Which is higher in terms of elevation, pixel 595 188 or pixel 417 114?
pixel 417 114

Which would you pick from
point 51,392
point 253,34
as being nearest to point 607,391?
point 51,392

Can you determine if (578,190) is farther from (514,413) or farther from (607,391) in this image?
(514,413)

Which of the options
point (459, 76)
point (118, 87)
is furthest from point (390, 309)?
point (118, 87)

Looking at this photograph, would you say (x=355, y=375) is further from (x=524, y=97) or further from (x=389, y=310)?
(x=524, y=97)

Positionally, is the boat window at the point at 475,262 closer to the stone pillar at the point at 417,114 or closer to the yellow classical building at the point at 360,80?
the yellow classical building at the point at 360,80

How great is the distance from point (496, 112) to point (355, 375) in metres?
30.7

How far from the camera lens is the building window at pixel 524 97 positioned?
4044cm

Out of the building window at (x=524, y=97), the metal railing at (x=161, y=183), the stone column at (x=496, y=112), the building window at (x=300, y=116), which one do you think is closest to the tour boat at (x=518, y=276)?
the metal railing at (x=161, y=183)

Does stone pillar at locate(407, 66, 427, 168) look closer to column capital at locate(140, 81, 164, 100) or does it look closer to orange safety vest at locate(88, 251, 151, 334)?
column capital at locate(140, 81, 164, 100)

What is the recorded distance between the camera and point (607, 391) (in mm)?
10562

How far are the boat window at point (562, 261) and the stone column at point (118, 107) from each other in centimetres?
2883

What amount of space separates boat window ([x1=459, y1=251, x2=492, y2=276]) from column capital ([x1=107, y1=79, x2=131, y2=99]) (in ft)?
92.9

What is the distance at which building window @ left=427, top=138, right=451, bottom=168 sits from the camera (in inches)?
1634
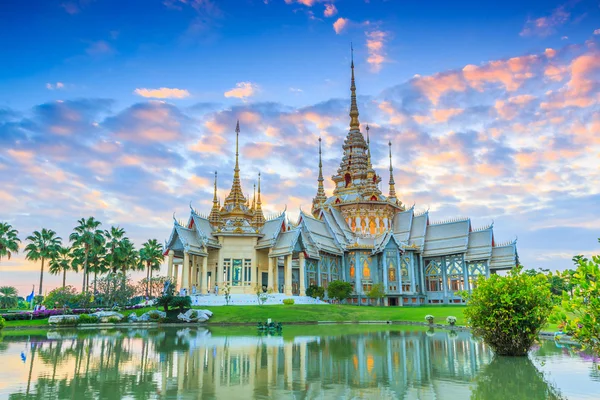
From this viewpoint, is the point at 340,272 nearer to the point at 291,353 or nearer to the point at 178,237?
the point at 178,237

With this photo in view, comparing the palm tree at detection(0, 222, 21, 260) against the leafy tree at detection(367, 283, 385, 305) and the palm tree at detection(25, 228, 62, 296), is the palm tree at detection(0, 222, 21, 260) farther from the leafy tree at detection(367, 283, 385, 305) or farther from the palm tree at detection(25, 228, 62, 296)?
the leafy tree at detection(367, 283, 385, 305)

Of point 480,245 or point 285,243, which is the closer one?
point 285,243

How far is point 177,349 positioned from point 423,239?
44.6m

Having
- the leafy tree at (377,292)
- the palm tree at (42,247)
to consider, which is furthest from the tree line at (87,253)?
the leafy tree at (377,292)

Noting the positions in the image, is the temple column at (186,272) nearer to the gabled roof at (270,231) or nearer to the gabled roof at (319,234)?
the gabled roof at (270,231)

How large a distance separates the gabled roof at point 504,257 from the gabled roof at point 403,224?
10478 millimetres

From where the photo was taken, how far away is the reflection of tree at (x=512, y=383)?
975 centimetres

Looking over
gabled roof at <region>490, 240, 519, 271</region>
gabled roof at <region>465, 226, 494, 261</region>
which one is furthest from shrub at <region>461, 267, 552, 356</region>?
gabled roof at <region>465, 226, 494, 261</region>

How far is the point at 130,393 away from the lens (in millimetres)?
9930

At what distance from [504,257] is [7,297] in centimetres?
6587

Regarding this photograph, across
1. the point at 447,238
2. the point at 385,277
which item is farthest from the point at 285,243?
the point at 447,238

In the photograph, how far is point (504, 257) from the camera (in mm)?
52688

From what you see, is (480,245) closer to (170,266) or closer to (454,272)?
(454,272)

■ ■ ■

Copy the records above exactly, omitting every picture.

Which is higher in terms of elevation, pixel 595 188 or pixel 417 114?
pixel 417 114

Which would you pick from
point 51,392
point 253,34
as being nearest to point 607,391?
point 51,392

Can you determine if (578,190) is farther from (514,413) or farther from (607,391) in this image?
(514,413)

Which of the options
point (459, 76)
point (118, 87)
is furthest from point (390, 309)?
point (118, 87)

Looking at this photograph, would you say (x=355, y=375) is further from (x=524, y=97) or further from (x=389, y=310)?
(x=524, y=97)

Positionally, is the boat window at the point at 475,262 closer to the stone pillar at the point at 417,114 or closer to the yellow classical building at the point at 360,80?
the yellow classical building at the point at 360,80

How great is the distance from point (496, 112) to point (355, 375) in metres?
30.7

How far from the camera lens is the building window at pixel 524 97 positioned?
4044cm

Out of the building window at (x=524, y=97), the metal railing at (x=161, y=183), the stone column at (x=496, y=112), the building window at (x=300, y=116), which one do you think is closest to the tour boat at (x=518, y=276)?
the metal railing at (x=161, y=183)

Does stone pillar at locate(407, 66, 427, 168) look closer to column capital at locate(140, 81, 164, 100) or does it look closer to orange safety vest at locate(88, 251, 151, 334)?
column capital at locate(140, 81, 164, 100)

What is the recorded distance between the camera and point (607, 391) (in mm)?
10562

How far are the boat window at point (562, 261) and the stone column at point (118, 107) from each other in centimetres?
2883

What amount of space separates boat window ([x1=459, y1=251, x2=492, y2=276]) from column capital ([x1=107, y1=79, x2=131, y2=99]) (in ft)?
92.9

What is the distance at which building window @ left=427, top=138, right=451, bottom=168 sits from the camera (in inches)?
1634
From this viewpoint, is the point at 340,272 nearer to the point at 291,353 or nearer to the point at 178,237?
the point at 178,237

With this photo in view, comparing the palm tree at detection(0, 222, 21, 260) against the leafy tree at detection(367, 283, 385, 305) and the palm tree at detection(25, 228, 62, 296), is the palm tree at detection(0, 222, 21, 260) farther from the leafy tree at detection(367, 283, 385, 305) or farther from the palm tree at detection(25, 228, 62, 296)?
the leafy tree at detection(367, 283, 385, 305)

Of point 480,245 or point 285,243, which is the closer one?
point 285,243

How far is point 177,349 positioned from point 423,239?
44.6m

Having
- the leafy tree at (377,292)
- the palm tree at (42,247)
to consider, which is furthest from the tree line at (87,253)?
the leafy tree at (377,292)

Noting the positions in the image, is the temple column at (186,272) nearer to the gabled roof at (270,231) or nearer to the gabled roof at (319,234)?
the gabled roof at (270,231)

How large a distance separates the gabled roof at point 504,257 from the gabled roof at point 403,224?
10478 millimetres

From where the photo was taken, how far away is the reflection of tree at (x=512, y=383)?
975 centimetres

Looking over
gabled roof at <region>490, 240, 519, 271</region>
gabled roof at <region>465, 226, 494, 261</region>
which one is furthest from shrub at <region>461, 267, 552, 356</region>?
gabled roof at <region>465, 226, 494, 261</region>

How far is the point at 130,393 away from the lens (in millimetres)?
9930

At what distance from [504,257] is [7,297] in centimetres?
6587

Regarding this photograph, across
1. the point at 447,238
2. the point at 385,277
which item is farthest from the point at 285,243?
the point at 447,238

In the photograph, how far is point (504, 257) from the camera (in mm)?
52688

From what you see, is (480,245) closer to (170,266) or closer to (454,272)?
(454,272)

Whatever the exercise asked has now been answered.